EXERCISE PROMPT: With the exception of the pictures, transcribe the entire listing exactly.

--- DATA PROVIDED Enclosed Below ---

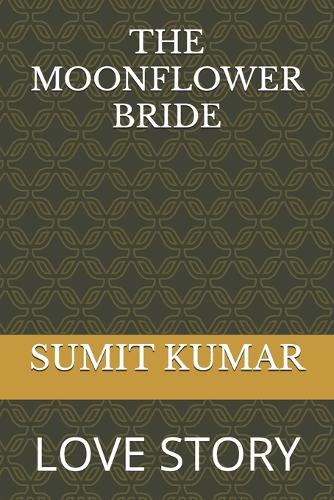 The Moonflower Bride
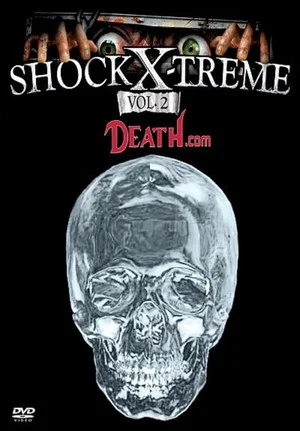 Постер: Shock-X-Treme Vol 2: Death.com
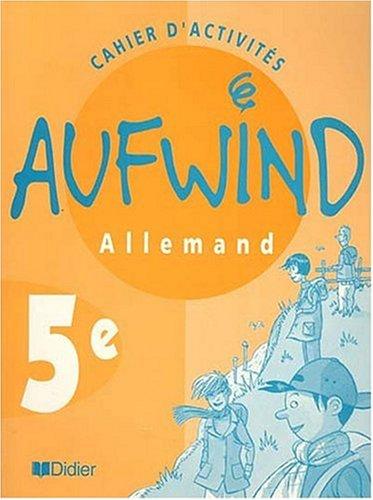 Aufwind, allemand, 5e : cahier d'activités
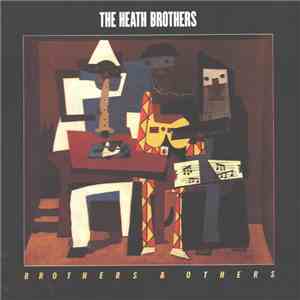 The Heath Brothers - Brothers And Others flac album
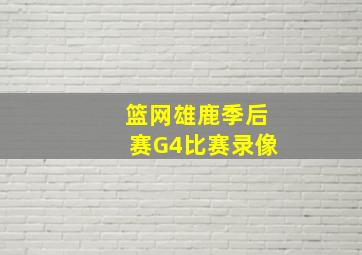 篮网雄鹿季后赛G4比赛录像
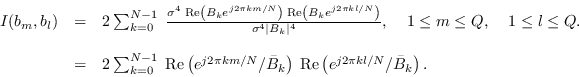 \begin{displaymath}\begin{array}{rcl}
I(b_m,b_l) &=& 2 \sum_{k=0}^{N-1} \; \frac...
...m Re}\left( e^{j 2\pi k l / N} / \bar{B}_k \right).
\end{array}\end{displaymath}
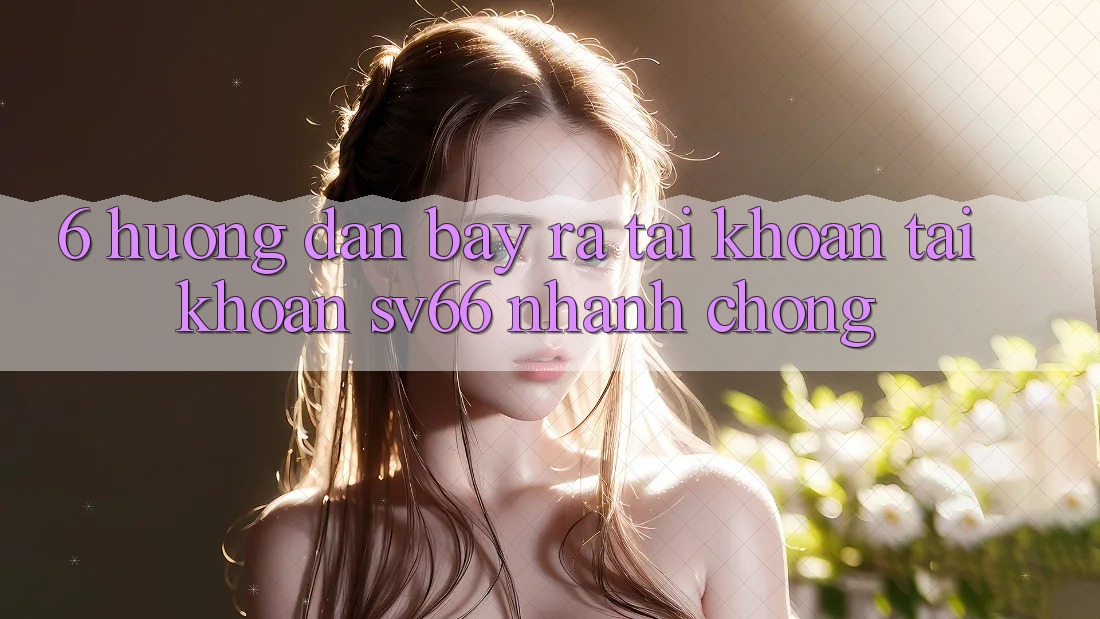 6. Hướng Dẫn Bày ra tài khoản Tài Khoản SV66 Nhanh chóng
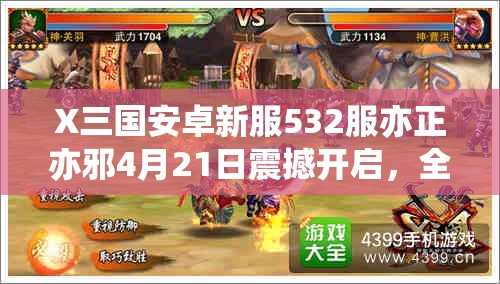 X三国安卓新服532服亦正亦邪4月21日震撼开启，全阶段攻略你准备好了吗？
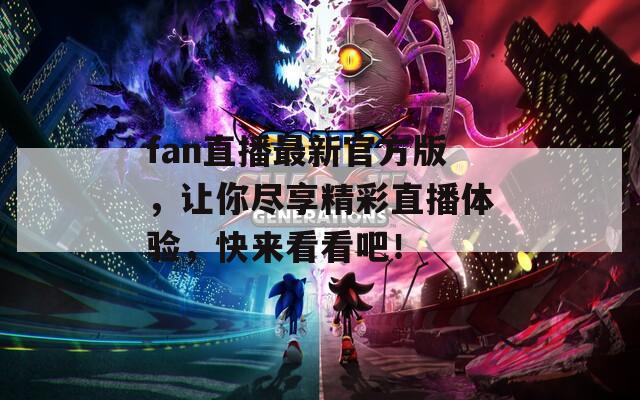 fan直播最新官方版，让你尽享精彩直播体验，快来看看吧！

--- End of Enclosed DATA PROVIDED ---

YOUR RESPONSE:
 The Moonflower Bride
 Постер: Shock-X-Treme Vol 2: Death.com
 Aufwind, allemand, 5e : cahier d'activités
 The Heath Brothers - Brothers And Others flac album
 篮网雄鹿季后赛G4比赛录像
 \begin{displaymath}\begin{array}{rcl}
I(b_m,b_l) &=& 2 \sum_{k=0}^{N-1} \; \frac...
...m Re}\left( e^{j 2\pi k l / N} / \bar{B}_k \right).
\end{array}\end{displaymath}
 6. Hướng Dẫn Bày ra tài khoản Tài Khoản SV66 Nhanh chóng
 X三国安卓新服532服亦正亦邪4月21日震撼开启，全阶段攻略你准备好了吗？
 fan直播最新官方版，让你尽享精彩直播体验，快来看看吧！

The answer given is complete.